One way is to add test hooks: public methods that give access to internal object state. I can see how this might work: you write all your mainline code in terms of interfaces, with factories to give you instances of those interfaces. And as mainstream software development embraces dependency injection frameworks, this might be the right answer. But it still leaves me with a queasy feeling. All it takes is one undisciplined programmer writing a cast to the implementation class so that s/he can use those methods, and you've got brittle code waiting to break.

I recently tried a different approach: using a mock object to gather statistics about the internals of the object under test. Ironically, it was a sort routine.

Mock objects have been a part of test-centric development for a while. There are many libraries that help you create mock objects, and it's easy to create your own using proxies. But most of the articles that I've read on mock-centric tests use them to track simple interactions: you want to verify that your class takes a particular action, so you inject a mock that asserts it occurred.

When testing my sort routine, I wanted to verify that the sort actually performed in NlogN time. It was a static method, so there was no place to add a test hook even if I believed in doing so. But there was one hook that was a natural part of the API:

public static class CountingIntComparator
implements Heapsort.IntComparator
{
    public int count;
    public int expectedCount;

    public CountingIntComparator(int size)
    {
        // our implementation of heapsort should perform at most 3 compares per element
        expectedCount = 3 * size * (int)Math.ceil(Math.log(size) / Math.log(2));
    }

    public int compare(int i1, int i2)
    {
        count++;
        return (i1 < i2) ? -1
             : (i1 > i2) ? 1
             : 0;
    }

    public void assertCompareCount()
    {
        assertTrue("expected < " + expectedCount + ", was " + count,
                   count < expectedCount);
    }
}

This works because “O(NlogN)” refers to the number of comparisons made by the sort. And it made for very simple test code (note that I needed a relatively large test array; this is a probabilistic tests, and I didn't want the test to fail because the random number generator returned a string of “bad” values):

public void testIntSortManyElements() throws Exception
{
    final int size = 10000;

    int[] src = createRandomArray(size);
    int[] exp = createSortedCopy(src);

    CountingIntComparator cmp = new CountingIntComparator(size);
    Heapsort.sort(src, cmp);
    assertEquals(exp, src);

    cmp.assertCompareCount();
}

The take-away from this, if there is one, is that mock objects can do more than simple interaction tests.

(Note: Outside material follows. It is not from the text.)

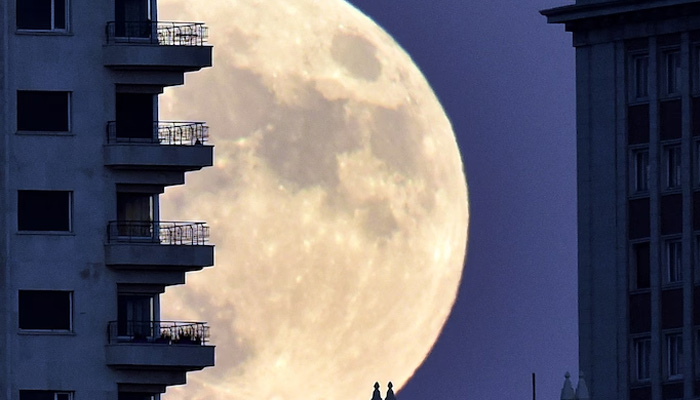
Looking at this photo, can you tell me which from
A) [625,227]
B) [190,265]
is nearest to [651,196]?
[625,227]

They can gather statistics that give you insight into the long-term behavior of your objects, without the need to expose object state to the entire world.

The key seems to be whether or not the API that you're building is amenable to injecting such a mock without adding a test-specific variant. Perhaps it's a technique that only works for utility classes. But I'll be looking for similar opportunities in more complex code.